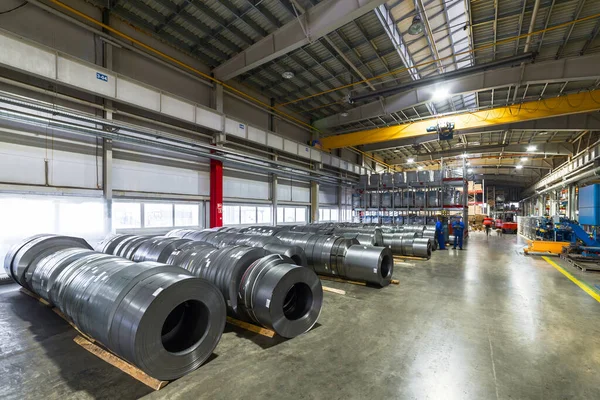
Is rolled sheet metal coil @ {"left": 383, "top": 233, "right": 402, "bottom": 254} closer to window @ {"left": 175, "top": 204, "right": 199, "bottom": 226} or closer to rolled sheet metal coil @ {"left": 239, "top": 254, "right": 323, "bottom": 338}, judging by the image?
rolled sheet metal coil @ {"left": 239, "top": 254, "right": 323, "bottom": 338}

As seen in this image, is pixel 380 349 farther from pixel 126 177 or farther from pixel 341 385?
pixel 126 177

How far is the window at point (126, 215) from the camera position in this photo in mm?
7812

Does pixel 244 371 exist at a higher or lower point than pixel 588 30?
lower

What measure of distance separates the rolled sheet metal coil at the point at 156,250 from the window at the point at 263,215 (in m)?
7.40

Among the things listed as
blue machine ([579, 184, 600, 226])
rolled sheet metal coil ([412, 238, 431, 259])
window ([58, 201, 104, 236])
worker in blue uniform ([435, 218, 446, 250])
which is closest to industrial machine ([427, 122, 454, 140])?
worker in blue uniform ([435, 218, 446, 250])

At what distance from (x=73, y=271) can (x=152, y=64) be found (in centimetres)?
752

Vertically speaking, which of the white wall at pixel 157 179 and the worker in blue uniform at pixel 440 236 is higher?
the white wall at pixel 157 179

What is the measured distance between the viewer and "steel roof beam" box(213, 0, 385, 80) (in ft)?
20.1

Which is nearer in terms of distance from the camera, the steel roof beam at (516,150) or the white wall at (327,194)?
the steel roof beam at (516,150)

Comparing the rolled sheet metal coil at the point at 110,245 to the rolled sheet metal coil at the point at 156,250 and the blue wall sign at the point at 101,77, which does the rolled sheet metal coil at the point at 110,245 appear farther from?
the blue wall sign at the point at 101,77

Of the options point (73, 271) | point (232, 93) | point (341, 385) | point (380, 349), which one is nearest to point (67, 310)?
point (73, 271)

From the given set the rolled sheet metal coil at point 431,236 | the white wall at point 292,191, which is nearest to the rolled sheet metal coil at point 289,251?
the rolled sheet metal coil at point 431,236

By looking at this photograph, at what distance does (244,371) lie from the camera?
2734 mm

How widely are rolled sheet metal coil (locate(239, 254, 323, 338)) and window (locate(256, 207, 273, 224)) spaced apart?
873 centimetres
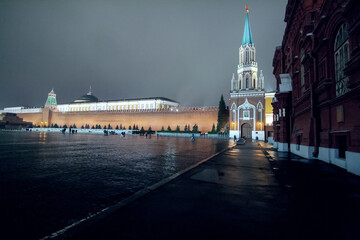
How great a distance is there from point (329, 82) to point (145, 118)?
51884 mm

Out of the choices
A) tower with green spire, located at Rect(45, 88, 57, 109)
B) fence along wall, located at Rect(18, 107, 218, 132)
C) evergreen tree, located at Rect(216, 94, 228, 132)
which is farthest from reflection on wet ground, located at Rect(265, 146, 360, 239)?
tower with green spire, located at Rect(45, 88, 57, 109)

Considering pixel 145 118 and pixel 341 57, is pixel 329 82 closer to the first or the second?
pixel 341 57

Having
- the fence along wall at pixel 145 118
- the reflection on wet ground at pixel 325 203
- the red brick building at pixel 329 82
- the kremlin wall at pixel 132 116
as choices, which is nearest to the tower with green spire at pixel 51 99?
the kremlin wall at pixel 132 116

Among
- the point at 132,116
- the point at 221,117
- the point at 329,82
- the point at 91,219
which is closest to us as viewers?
the point at 91,219

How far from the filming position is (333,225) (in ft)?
7.91

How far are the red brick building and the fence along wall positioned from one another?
3784cm

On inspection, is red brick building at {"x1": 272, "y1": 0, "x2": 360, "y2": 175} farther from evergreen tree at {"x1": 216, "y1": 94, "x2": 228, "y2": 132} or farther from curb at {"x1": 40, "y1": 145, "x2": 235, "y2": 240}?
evergreen tree at {"x1": 216, "y1": 94, "x2": 228, "y2": 132}

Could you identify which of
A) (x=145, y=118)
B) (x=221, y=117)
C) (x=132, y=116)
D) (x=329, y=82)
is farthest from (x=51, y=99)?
(x=329, y=82)

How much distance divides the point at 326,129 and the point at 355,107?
223cm

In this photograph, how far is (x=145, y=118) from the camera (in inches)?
2229

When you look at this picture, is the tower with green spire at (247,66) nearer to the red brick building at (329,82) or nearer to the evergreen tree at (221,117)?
the evergreen tree at (221,117)

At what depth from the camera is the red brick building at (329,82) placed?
17.7 ft

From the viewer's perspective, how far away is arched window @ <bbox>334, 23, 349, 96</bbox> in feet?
20.5

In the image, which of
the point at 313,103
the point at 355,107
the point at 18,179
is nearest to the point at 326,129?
the point at 313,103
┄┄┄┄┄┄┄┄┄┄┄┄┄┄┄┄┄┄┄┄
REQUIRED WORK:
Copy the material above word for word, leaving out the pictures.

THE RESULT:
Is rolled sheet metal coil @ {"left": 383, "top": 233, "right": 402, "bottom": 254} closer to window @ {"left": 175, "top": 204, "right": 199, "bottom": 226} or closer to rolled sheet metal coil @ {"left": 239, "top": 254, "right": 323, "bottom": 338}, judging by the image?
rolled sheet metal coil @ {"left": 239, "top": 254, "right": 323, "bottom": 338}

As seen in this image, is pixel 380 349 farther from pixel 126 177 or farther from pixel 341 385?
pixel 126 177

How far is the window at point (126, 215) from the camera position in this photo in mm?
7812

Does pixel 244 371 exist at a higher or lower point than pixel 588 30?
lower

What measure of distance separates the rolled sheet metal coil at the point at 156,250 from the window at the point at 263,215 (in m)?
7.40

Among the things listed as
blue machine ([579, 184, 600, 226])
rolled sheet metal coil ([412, 238, 431, 259])
window ([58, 201, 104, 236])
worker in blue uniform ([435, 218, 446, 250])
which is closest to industrial machine ([427, 122, 454, 140])?
worker in blue uniform ([435, 218, 446, 250])

At what distance from (x=73, y=271) can (x=152, y=64) be found (in centimetres)?
752

Vertically speaking, which of the white wall at pixel 157 179 and the worker in blue uniform at pixel 440 236 is higher?
the white wall at pixel 157 179

What is the measured distance between the viewer and "steel roof beam" box(213, 0, 385, 80) (in ft)?
20.1

Which is nearer in terms of distance from the camera, the steel roof beam at (516,150) or the white wall at (327,194)?
the steel roof beam at (516,150)

Comparing the rolled sheet metal coil at the point at 110,245 to the rolled sheet metal coil at the point at 156,250 and the blue wall sign at the point at 101,77, which does the rolled sheet metal coil at the point at 110,245 appear farther from?
the blue wall sign at the point at 101,77

Of the options point (73, 271) | point (232, 93) | point (341, 385) | point (380, 349), which one is nearest to point (67, 310)?
point (73, 271)

From the given set the rolled sheet metal coil at point 431,236 | the white wall at point 292,191, which is nearest to the rolled sheet metal coil at point 289,251?
the rolled sheet metal coil at point 431,236

By looking at this photograph, at what distance does (244,371) lie from the camera?
2734 mm

How widely are rolled sheet metal coil (locate(239, 254, 323, 338)) and window (locate(256, 207, 273, 224)) spaced apart?
873 centimetres
How great a distance is there from point (329, 82) to point (145, 118)?
51884 mm

Out of the choices
A) tower with green spire, located at Rect(45, 88, 57, 109)
B) fence along wall, located at Rect(18, 107, 218, 132)
C) evergreen tree, located at Rect(216, 94, 228, 132)
which is farthest from reflection on wet ground, located at Rect(265, 146, 360, 239)?
tower with green spire, located at Rect(45, 88, 57, 109)

Considering pixel 145 118 and pixel 341 57, is pixel 329 82 closer to the first or the second?
pixel 341 57

Having
- the fence along wall at pixel 145 118
- the reflection on wet ground at pixel 325 203
- the red brick building at pixel 329 82
- the kremlin wall at pixel 132 116
as choices, which is nearest to the tower with green spire at pixel 51 99?
the kremlin wall at pixel 132 116

Among
- the point at 132,116
- the point at 221,117
- the point at 329,82
- the point at 91,219
which is closest to us as viewers?
the point at 91,219

How far from the filming position is (333,225) (in ft)?
7.91

How far are the red brick building and the fence along wall positioned from one another?
3784cm

On inspection, is red brick building at {"x1": 272, "y1": 0, "x2": 360, "y2": 175} farther from evergreen tree at {"x1": 216, "y1": 94, "x2": 228, "y2": 132} or farther from curb at {"x1": 40, "y1": 145, "x2": 235, "y2": 240}?
evergreen tree at {"x1": 216, "y1": 94, "x2": 228, "y2": 132}

Could you identify which of
A) (x=145, y=118)
B) (x=221, y=117)
C) (x=132, y=116)
D) (x=329, y=82)
is farthest from (x=51, y=99)?
(x=329, y=82)

How much distance divides the point at 326,129 and the point at 355,107?
223cm

In this photograph, how far is (x=145, y=118) from the camera (in inches)?
2229

When you look at this picture, is the tower with green spire at (247,66) nearer to the red brick building at (329,82) or nearer to the evergreen tree at (221,117)?
the evergreen tree at (221,117)

At what depth from the camera is the red brick building at (329,82) placed?
17.7 ft

From the viewer's perspective, how far away is arched window @ <bbox>334, 23, 349, 96</bbox> in feet?
20.5

In the image, which of
the point at 313,103
the point at 355,107
the point at 18,179
is nearest to the point at 326,129?
the point at 313,103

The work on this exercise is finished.